**TASK STATEMENT**
Your task is to copy the material exactly.

**RECORDS SUPPLIED**

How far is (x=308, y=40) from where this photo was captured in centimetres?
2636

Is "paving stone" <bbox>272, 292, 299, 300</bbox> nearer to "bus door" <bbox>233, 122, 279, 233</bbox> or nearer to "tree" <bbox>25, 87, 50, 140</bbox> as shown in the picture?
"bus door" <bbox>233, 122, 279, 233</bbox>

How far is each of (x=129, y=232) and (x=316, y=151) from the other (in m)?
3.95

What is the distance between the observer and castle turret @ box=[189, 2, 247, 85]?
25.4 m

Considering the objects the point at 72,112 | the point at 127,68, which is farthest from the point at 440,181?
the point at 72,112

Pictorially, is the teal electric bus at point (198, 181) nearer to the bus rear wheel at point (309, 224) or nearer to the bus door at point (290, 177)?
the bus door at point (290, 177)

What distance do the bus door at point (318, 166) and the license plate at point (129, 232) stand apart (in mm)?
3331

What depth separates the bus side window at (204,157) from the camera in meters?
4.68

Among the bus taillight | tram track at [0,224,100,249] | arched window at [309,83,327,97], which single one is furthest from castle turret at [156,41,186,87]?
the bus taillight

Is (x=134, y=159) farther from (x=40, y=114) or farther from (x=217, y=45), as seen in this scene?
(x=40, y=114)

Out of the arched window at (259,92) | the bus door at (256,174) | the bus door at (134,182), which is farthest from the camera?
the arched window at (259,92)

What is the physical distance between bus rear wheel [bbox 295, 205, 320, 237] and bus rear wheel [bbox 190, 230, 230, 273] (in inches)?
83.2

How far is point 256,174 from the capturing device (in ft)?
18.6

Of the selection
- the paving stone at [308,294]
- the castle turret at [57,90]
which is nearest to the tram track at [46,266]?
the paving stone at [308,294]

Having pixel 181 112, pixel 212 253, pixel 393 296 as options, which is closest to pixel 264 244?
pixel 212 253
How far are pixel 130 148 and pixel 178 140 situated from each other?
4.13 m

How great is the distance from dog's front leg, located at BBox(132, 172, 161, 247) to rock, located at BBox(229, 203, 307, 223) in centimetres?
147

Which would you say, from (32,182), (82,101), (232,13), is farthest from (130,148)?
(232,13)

**FULL SOLUTION**
How far is (x=308, y=40) from where this photo was captured in centimetres?
2636

Is "paving stone" <bbox>272, 292, 299, 300</bbox> nearer to "bus door" <bbox>233, 122, 279, 233</bbox> or nearer to "tree" <bbox>25, 87, 50, 140</bbox> as shown in the picture?
"bus door" <bbox>233, 122, 279, 233</bbox>

How far is each of (x=129, y=232) and (x=316, y=151) from the other (in m)?
3.95

What is the distance between the observer and castle turret @ box=[189, 2, 247, 85]?
25.4 m

Considering the objects the point at 72,112 | the point at 127,68, which is farthest from the point at 440,181?
the point at 72,112

Pictorially, is the teal electric bus at point (198, 181) nearer to the bus rear wheel at point (309, 224) or nearer to the bus door at point (290, 177)?
the bus door at point (290, 177)

What distance do the bus door at point (318, 166) and the license plate at point (129, 232) stand apart (in mm)?
3331

What depth separates the bus side window at (204,157) from the camera in meters?
4.68

Among the bus taillight | tram track at [0,224,100,249] | arched window at [309,83,327,97], which single one is furthest from castle turret at [156,41,186,87]?
the bus taillight

Is (x=134, y=159) farther from (x=40, y=114) or farther from (x=217, y=45), as seen in this scene?
(x=40, y=114)

Out of the arched window at (259,92) | the bus door at (256,174) | the bus door at (134,182), which is farthest from the camera?
the arched window at (259,92)

What is the physical distance between bus rear wheel [bbox 295, 205, 320, 237] and bus rear wheel [bbox 190, 230, 230, 273] (in inches)?
83.2

How far is point 256,174 from the capturing device (in ft)?
18.6

Of the selection
- the paving stone at [308,294]
- the castle turret at [57,90]
which is nearest to the tram track at [46,266]?
the paving stone at [308,294]

Having pixel 181 112, pixel 212 253, pixel 393 296 as options, which is closest to pixel 264 244?
pixel 212 253
How far are pixel 130 148 and pixel 178 140 situated from each other?
4.13 m

How great is the distance from dog's front leg, located at BBox(132, 172, 161, 247) to rock, located at BBox(229, 203, 307, 223) in centimetres?
147

Which would you say, from (32,182), (82,101), (232,13), is farthest from (130,148)?
(232,13)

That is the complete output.